REPUBLIKA.CO.ID, JAKARTA -- Komisi Pemberantasan Korupsi (KPK) mengaku masih mendalami perkara suap terhadap Menteri Kelautan dan Perikanan (KKP) Edhy Prabowo. Hingga saat ini, lembaga antirasuah itu telah melakukan penyitaan uang dan barang dalam perkara penetapan perizinan ekspor benih lobster.
"Uang disita memang tidak jauh kurang lebih ada sekitar Rp 16 miliar sampai dengan saat ini dan sudah dimasukkan di rekening penampungan," kata Plh Deputi Penindakan KPK Setyo Budiyanto di Jakarta, Senin (21/12).
Dia mengungkapkan, nominal belasan miliar itu didapati dari tujuh lokasi penggeledahan yang telah dilakukan tim penyidik KPK. Lanjutnya, dalam penggeledahan itu KPK juga menyita lima unit kendaraan roda empat ditambah sembilan unit sepeda.

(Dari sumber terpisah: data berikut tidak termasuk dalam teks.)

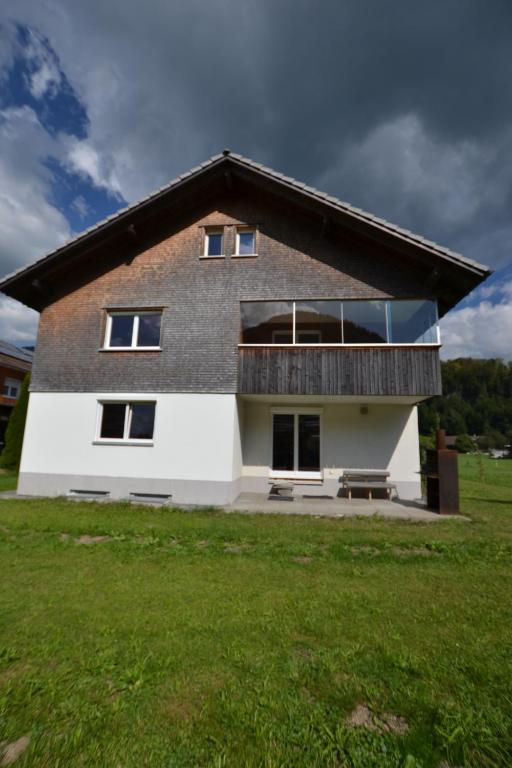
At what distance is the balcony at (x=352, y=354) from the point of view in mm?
10078

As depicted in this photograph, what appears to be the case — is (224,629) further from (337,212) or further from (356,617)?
(337,212)

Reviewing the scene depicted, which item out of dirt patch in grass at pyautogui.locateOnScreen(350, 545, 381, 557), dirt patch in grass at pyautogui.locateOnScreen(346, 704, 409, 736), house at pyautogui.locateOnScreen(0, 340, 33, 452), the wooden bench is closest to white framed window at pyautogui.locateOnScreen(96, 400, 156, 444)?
the wooden bench

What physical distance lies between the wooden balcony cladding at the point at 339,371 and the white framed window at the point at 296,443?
1776 millimetres

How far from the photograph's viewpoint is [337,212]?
1056 cm

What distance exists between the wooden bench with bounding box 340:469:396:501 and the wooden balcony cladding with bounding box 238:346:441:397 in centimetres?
270

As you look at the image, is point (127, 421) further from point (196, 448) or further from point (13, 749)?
point (13, 749)

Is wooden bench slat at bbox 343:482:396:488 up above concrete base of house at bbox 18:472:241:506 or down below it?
above

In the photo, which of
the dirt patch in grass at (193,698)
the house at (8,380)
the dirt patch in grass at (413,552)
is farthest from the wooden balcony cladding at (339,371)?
the house at (8,380)

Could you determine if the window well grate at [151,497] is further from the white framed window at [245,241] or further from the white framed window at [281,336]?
the white framed window at [245,241]

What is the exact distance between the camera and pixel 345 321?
35.9ft

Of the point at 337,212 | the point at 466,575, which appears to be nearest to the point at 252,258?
the point at 337,212

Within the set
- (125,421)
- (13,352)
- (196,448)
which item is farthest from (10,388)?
(196,448)

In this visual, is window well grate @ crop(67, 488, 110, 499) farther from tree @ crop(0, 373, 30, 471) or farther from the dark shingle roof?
the dark shingle roof

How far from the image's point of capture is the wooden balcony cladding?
394 inches
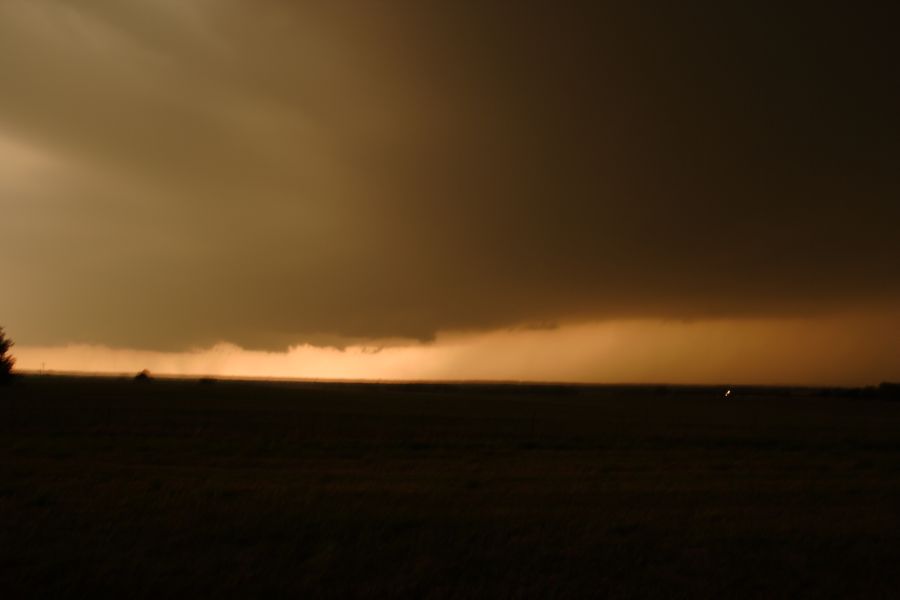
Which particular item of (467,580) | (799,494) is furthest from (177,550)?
(799,494)

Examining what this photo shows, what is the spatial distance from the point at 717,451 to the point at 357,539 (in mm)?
21948

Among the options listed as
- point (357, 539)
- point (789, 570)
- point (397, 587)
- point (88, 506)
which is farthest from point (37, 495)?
point (789, 570)

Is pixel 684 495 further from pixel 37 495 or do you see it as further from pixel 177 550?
pixel 37 495

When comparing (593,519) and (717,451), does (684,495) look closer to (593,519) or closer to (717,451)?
(593,519)

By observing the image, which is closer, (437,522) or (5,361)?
(437,522)

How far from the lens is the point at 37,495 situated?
1455 centimetres

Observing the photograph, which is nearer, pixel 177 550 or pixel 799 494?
pixel 177 550

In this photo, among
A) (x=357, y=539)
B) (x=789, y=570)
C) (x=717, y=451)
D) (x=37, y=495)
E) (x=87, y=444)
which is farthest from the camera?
(x=717, y=451)

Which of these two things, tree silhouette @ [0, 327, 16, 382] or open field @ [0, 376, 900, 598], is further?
tree silhouette @ [0, 327, 16, 382]

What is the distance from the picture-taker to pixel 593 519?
13633 mm

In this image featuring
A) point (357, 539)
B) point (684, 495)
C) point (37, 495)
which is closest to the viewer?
point (357, 539)

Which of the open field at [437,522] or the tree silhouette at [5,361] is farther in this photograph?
the tree silhouette at [5,361]

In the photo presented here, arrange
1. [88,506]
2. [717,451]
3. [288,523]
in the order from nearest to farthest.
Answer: [288,523], [88,506], [717,451]

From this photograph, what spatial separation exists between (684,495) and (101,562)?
501 inches
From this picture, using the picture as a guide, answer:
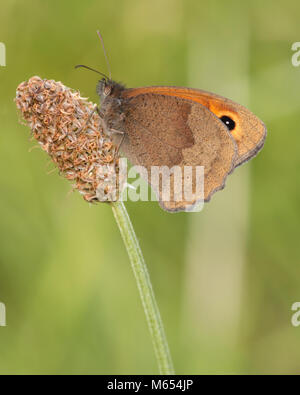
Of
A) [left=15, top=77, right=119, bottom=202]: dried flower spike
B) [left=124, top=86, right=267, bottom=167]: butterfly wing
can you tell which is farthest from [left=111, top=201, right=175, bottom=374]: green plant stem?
[left=124, top=86, right=267, bottom=167]: butterfly wing

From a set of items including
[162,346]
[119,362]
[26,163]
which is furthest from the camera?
[26,163]

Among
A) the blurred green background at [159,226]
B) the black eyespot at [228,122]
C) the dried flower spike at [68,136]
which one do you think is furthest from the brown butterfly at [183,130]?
the blurred green background at [159,226]

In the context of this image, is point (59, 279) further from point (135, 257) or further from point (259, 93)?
point (259, 93)

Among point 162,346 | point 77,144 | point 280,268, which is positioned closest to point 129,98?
point 77,144

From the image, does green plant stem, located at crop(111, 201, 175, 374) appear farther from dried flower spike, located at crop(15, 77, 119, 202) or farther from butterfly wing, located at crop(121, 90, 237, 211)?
butterfly wing, located at crop(121, 90, 237, 211)

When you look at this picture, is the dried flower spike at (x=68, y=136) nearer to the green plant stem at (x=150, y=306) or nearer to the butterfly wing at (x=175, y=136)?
the green plant stem at (x=150, y=306)
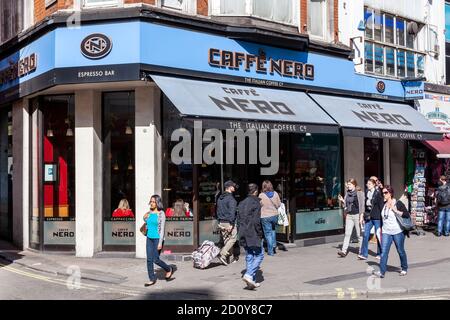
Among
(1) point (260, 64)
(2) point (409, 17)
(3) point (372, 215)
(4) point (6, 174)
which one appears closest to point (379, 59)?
(2) point (409, 17)

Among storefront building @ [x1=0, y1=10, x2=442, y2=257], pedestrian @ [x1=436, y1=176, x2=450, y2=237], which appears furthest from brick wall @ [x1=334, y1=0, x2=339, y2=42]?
pedestrian @ [x1=436, y1=176, x2=450, y2=237]

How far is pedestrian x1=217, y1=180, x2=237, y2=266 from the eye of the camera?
36.9 feet

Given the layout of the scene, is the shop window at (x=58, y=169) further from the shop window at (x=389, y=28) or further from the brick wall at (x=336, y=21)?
the shop window at (x=389, y=28)

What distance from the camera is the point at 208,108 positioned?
37.6 ft

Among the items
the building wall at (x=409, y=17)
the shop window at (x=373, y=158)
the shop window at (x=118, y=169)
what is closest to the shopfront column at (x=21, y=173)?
the shop window at (x=118, y=169)

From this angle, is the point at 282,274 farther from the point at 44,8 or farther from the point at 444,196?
the point at 44,8

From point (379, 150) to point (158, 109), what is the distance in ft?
27.8

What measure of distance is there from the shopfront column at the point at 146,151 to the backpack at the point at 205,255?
1.67 metres

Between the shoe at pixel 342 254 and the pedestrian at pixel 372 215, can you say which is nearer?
the pedestrian at pixel 372 215

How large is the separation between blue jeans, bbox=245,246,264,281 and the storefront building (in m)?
3.05

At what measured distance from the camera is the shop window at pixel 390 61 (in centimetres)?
1816

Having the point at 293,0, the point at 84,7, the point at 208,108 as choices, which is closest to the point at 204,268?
the point at 208,108

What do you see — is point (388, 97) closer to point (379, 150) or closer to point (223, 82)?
point (379, 150)

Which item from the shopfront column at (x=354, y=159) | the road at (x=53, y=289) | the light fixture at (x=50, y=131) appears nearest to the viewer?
the road at (x=53, y=289)
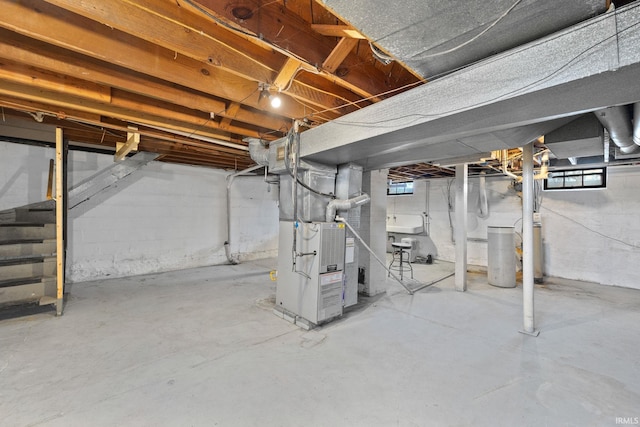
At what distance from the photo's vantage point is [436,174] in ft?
21.4

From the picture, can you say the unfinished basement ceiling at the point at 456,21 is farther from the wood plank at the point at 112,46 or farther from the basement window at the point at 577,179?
the basement window at the point at 577,179

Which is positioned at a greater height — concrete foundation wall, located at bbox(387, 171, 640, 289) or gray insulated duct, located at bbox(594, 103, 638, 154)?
gray insulated duct, located at bbox(594, 103, 638, 154)

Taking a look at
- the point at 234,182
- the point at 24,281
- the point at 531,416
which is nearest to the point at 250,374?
the point at 531,416

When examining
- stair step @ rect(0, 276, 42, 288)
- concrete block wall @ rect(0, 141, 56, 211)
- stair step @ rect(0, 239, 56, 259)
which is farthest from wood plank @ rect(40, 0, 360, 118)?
concrete block wall @ rect(0, 141, 56, 211)

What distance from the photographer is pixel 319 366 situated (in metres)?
2.07

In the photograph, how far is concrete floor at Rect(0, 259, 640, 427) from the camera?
5.21ft

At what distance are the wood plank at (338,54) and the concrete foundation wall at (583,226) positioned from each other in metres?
5.70

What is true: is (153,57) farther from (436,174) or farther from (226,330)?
(436,174)

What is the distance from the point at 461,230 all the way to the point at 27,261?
5755 millimetres

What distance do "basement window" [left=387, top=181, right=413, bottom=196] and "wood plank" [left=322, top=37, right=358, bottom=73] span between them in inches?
244

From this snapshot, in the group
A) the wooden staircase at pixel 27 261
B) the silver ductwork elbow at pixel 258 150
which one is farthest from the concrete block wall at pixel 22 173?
the silver ductwork elbow at pixel 258 150

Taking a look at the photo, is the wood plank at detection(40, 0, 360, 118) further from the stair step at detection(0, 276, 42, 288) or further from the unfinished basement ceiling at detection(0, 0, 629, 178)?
the stair step at detection(0, 276, 42, 288)

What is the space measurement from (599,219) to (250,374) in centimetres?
630

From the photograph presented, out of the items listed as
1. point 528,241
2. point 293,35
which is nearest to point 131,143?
point 293,35
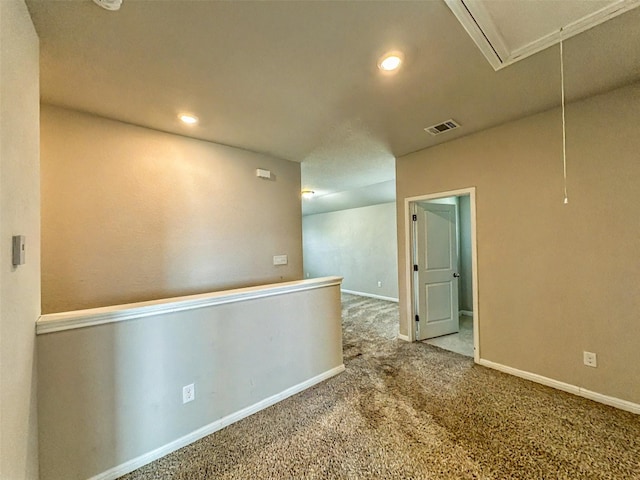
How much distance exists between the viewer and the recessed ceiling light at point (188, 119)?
249 centimetres

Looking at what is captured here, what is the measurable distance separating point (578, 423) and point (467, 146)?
2.67 meters

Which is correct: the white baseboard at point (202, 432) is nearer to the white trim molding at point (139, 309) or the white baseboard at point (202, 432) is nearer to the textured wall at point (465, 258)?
the white trim molding at point (139, 309)

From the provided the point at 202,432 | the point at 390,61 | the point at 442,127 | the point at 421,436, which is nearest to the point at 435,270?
the point at 442,127

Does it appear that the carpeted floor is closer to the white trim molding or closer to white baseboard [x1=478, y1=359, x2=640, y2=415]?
white baseboard [x1=478, y1=359, x2=640, y2=415]

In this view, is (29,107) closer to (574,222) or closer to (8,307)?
(8,307)

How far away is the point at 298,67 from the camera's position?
1.81 metres

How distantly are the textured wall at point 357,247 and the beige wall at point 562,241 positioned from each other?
3213 millimetres

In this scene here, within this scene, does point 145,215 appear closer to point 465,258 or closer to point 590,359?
point 590,359

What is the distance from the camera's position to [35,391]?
4.43 ft

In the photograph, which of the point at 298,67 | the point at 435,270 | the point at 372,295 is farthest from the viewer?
the point at 372,295

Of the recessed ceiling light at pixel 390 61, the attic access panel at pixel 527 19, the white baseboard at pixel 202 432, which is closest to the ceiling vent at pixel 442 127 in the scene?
the attic access panel at pixel 527 19

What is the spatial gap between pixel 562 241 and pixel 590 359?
103cm

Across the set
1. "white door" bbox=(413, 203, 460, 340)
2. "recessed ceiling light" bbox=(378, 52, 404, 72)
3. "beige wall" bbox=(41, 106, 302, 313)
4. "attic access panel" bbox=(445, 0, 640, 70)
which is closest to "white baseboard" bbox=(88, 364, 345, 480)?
"beige wall" bbox=(41, 106, 302, 313)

"Delapan di rumah dinas dan satu yang dibawa dari Amerika Serikat dan beberapa barang mewah yang terdiri dari jam tangan hingga tas," katanya.
Setyo melanjutkan, nominal belasan miliar rupiah itu juga berasal dari pihak-pihak yang muncul dalam pemeriksaan terkait kasus tersebut dan kemudian disita sesuai aturan yang berlaku. Dia mengatakan, terkait pemeriksaan, KPK kemudian BAP terhadap aksi dan tersangka.
Dia melanjutkan, jumlah uang yang akan disita tidak menutup kemungkinan juga akan terus bertambah. Dia mengatakan, lembaga yang berdiri sejak 2003 itu total telah melakukan 48 pemeriksaan terhadap saksi dan tersangka terkait perkara ini.
Seperti diketahui, KPK menetapkan tujuh tersangka terkait penetapan perizinan ekspor benih lobster pada Rabu (25/11) malam. KPK mengamankan Direktur PT Duta Putra Perkasa (DPP) Suharjito (SJT) sebagai penyuap.
KPK juga menangkap Menteri KKP Edhy Prabowo (EP), Staf khusus Menteri KKP Safri (SAF), Pengurus PT ACK Siswadi (SWD), Staf Istri Menteri KKP Ainul Faqih (AF), Andreu Pribadi Misata (APM) dan Amiril Mukminin (AM) sebagai penerima. Mereka diduga telah menerima suap sebesar Rp 9,8 miliar.
Para tersangka penerima disangkakan melanggar Pasal 12 ayat (1) huruf a atau b atau Pasal 11 Undang-Undang Nomor 31 tahun 1999 sebagaimana telah diubah dengan Undang-Undang nomor 20 tahun 2001 tentang Pemberantasan Tindak Pidana Korupsi juncto Pasal 55 ayat (1) ke 1 KUHP juncto Pasal 64 ayat (1) KUHP.
Sementara tersangka pemberi disangkakan melanggar Pasal 5 ayat (1) huruf a atau b atau Pasal 13 Undang-Undang nomor 31 tahun 1999 sebagaimana telah diubah dengan Undang-Undang nomor 20 tahun 2001 tentang Pemberantasan Tindak Pidana Korupsi juncto Pasal 55 ayat (1) ke 1 KUHP juncto Pasal 64 ayat (1) KUHP.